Brano -

_ _ _ _ _ _ _

Ci sono storie difficili da inquadrare perché nascondono qualcosa a prima vista invisibile, ma che alla fine viene fuori con le parole. Storie che sembrano come tante e che invece, come tutte, sono differenti le une dalle altre. E quest’uomo di 77 anni che vive con la sua famiglia in un piccolo paese della Valcuvia ha chiesto di poter affrontare qualcosa che sembra l’elaborazione di un lutto e invece rappresenta l’ultimo saluto alla figlia passato attraverso il racconto di una vita.
«Tania è morta a 47 anni all’hospice di Laveno Mombello il 30 dicembre, non ha voluto vedere il nuovo anno», racconta Aldo durante una lunghissima camminata nei boschi fra Orino e Cerro, nel sentiero che passa fra enormi castagni che ospitano le casette dei pipistrelli messe lì apposta per la tranquillità offerta da questi luoghi attraversati al massimo da qualche biker o amante della corsa in solitaria. «Quella notte mi chiamarono alle 2.30. Io soffro d’insonnia, e in quel frangente ero sveglio. Ho visto il numero. E ho capito che era finita. Mia figlia era morta, dopo un ultimo periodo in cui ha sofferto e vita difficile che secondo i medici sarebbe dovuta finire poco dopo essere venuta alla luce: era affetta da una gravissima insufficienza epatica, e più avanti abbiamo scoperto che soffriva anche di un lieve ritardo mentale, la “sindrome Kabuki“, così chiamata perché chi ne soffre presenta tratti somatici che possono ricordare la famosa espressione facciale del teatro giapponese kabuki. Una condizione che non le ha però impedito di avere una memoria incredibile per ricordare nomi, fatti, episodi e poesie che recitava per tutti».

_ _ _ _ _ _ _

[Dati di ragionamento sulla geometria delle scene]
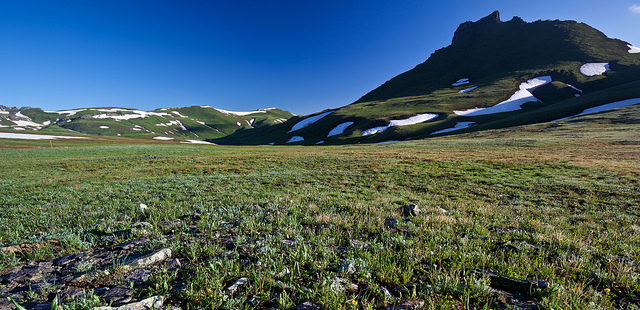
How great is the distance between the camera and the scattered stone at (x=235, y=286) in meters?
3.38

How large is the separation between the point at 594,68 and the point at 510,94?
69.7 m

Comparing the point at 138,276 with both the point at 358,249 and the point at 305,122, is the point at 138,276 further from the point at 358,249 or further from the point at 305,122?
the point at 305,122

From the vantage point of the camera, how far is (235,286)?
3.45m

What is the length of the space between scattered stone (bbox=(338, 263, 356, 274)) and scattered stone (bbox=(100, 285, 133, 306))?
314 centimetres

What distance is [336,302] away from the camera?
3.15m

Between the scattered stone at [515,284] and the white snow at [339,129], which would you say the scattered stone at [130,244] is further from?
the white snow at [339,129]

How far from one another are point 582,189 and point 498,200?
22.1 ft

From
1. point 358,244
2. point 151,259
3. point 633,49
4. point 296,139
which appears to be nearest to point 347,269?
point 358,244

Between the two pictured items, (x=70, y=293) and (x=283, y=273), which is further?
(x=283, y=273)

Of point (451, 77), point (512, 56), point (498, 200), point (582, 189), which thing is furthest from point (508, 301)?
point (512, 56)

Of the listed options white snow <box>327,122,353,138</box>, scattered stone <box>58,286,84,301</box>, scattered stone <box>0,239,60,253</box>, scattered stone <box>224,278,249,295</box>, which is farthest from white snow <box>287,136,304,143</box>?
scattered stone <box>58,286,84,301</box>

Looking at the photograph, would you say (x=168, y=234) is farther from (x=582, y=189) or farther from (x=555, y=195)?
(x=582, y=189)

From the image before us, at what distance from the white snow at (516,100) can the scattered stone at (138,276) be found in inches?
4845

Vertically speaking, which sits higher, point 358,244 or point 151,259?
point 151,259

_ _ _ _ _ _ _

Consegna -
Trascrivi il brano tra "Ci sono storie" e "di una vita.", estremi inclusi, scambiando "piccolo paese" con "piccolo borgo". I dati non hanno alcun legame con il brano.

La tua soluzione -
Ci sono storie difficili da inquadrare perché nascondono qualcosa a prima vista invisibile, ma che alla fine viene fuori con le parole. Storie che sembrano come tante e che invece, come tutte, sono differenti le une dalle altre. E quest’uomo di 77 anni che vive con la sua famiglia in un piccolo borgo della Valcuvia ha chiesto di poter affrontare qualcosa che sembra l’elaborazione di un lutto e invece rappresenta l’ultimo saluto alla figlia passato attraverso il racconto di una vita.